• The exercise:
Everything from the line containing "How far from point" down to the last line of the entries below must be transcribed exactly, and nothing else.

>>>

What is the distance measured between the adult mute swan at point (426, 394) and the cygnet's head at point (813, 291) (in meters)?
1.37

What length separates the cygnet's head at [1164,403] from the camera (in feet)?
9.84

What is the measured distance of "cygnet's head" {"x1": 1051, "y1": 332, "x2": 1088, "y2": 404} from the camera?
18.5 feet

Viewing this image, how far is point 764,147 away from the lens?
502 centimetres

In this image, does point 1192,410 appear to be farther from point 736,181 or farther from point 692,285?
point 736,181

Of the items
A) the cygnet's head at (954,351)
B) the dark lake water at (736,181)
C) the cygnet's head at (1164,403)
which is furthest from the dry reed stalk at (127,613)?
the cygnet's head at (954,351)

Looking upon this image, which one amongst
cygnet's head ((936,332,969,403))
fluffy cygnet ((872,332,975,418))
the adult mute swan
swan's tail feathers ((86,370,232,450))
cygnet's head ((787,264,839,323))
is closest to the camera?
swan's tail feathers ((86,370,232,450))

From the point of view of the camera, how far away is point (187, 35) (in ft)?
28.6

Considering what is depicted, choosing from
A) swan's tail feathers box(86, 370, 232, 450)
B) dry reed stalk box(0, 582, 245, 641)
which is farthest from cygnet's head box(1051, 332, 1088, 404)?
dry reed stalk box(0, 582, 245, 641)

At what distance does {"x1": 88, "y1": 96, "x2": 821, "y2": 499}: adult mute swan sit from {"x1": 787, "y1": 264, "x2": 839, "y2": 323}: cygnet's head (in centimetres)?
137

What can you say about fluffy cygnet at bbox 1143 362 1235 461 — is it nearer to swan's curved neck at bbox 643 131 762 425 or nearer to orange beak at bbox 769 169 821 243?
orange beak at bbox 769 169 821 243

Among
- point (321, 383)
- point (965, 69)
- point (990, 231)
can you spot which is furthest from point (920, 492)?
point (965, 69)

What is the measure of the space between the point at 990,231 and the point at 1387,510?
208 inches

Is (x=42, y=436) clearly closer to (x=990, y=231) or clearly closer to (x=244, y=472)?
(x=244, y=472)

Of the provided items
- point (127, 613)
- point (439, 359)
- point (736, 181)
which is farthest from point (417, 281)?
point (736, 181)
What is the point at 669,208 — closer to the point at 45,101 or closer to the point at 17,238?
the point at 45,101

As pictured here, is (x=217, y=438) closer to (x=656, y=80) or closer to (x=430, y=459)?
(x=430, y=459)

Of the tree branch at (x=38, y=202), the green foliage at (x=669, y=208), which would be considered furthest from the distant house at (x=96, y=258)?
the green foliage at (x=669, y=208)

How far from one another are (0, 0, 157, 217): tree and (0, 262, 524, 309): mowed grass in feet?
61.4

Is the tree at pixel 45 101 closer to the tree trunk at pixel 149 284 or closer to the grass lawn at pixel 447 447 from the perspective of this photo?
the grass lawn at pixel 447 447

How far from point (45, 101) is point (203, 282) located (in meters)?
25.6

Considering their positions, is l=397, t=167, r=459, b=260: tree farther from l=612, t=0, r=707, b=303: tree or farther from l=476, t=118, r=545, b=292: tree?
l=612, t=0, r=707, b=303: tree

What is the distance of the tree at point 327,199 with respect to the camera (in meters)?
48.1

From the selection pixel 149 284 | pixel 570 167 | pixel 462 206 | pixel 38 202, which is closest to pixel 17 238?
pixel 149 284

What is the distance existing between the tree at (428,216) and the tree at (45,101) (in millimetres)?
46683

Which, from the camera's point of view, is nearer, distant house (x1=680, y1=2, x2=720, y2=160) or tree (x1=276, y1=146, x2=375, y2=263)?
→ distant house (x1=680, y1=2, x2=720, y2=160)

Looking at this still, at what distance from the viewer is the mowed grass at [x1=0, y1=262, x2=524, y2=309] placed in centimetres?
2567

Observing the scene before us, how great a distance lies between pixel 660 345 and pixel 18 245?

<<<

• Output below:
How far from point (45, 101) is point (203, 282) located (in meters)?
25.6

Considering their positions, is l=397, t=167, r=459, b=260: tree farther from l=612, t=0, r=707, b=303: tree or farther from l=476, t=118, r=545, b=292: tree?
l=612, t=0, r=707, b=303: tree

What is the distance of the tree at point 327,199 with respect to the camera (in meters)?
48.1

From the selection pixel 149 284 | pixel 570 167 | pixel 462 206 | pixel 38 202, which is closest to pixel 17 238?
pixel 149 284

What is the distance existing between the tree at (428,216) and the tree at (45,101) (in millimetres)?
46683

Which, from the camera's point of view, is nearer, distant house (x1=680, y1=2, x2=720, y2=160) or tree (x1=276, y1=146, x2=375, y2=263)?
→ distant house (x1=680, y1=2, x2=720, y2=160)

Looking at this still, at what distance from the viewer is the mowed grass at [x1=0, y1=262, x2=524, y2=309] placed in centimetres?
2567

Observing the scene before us, how great a distance lies between pixel 660 345 and pixel 18 245?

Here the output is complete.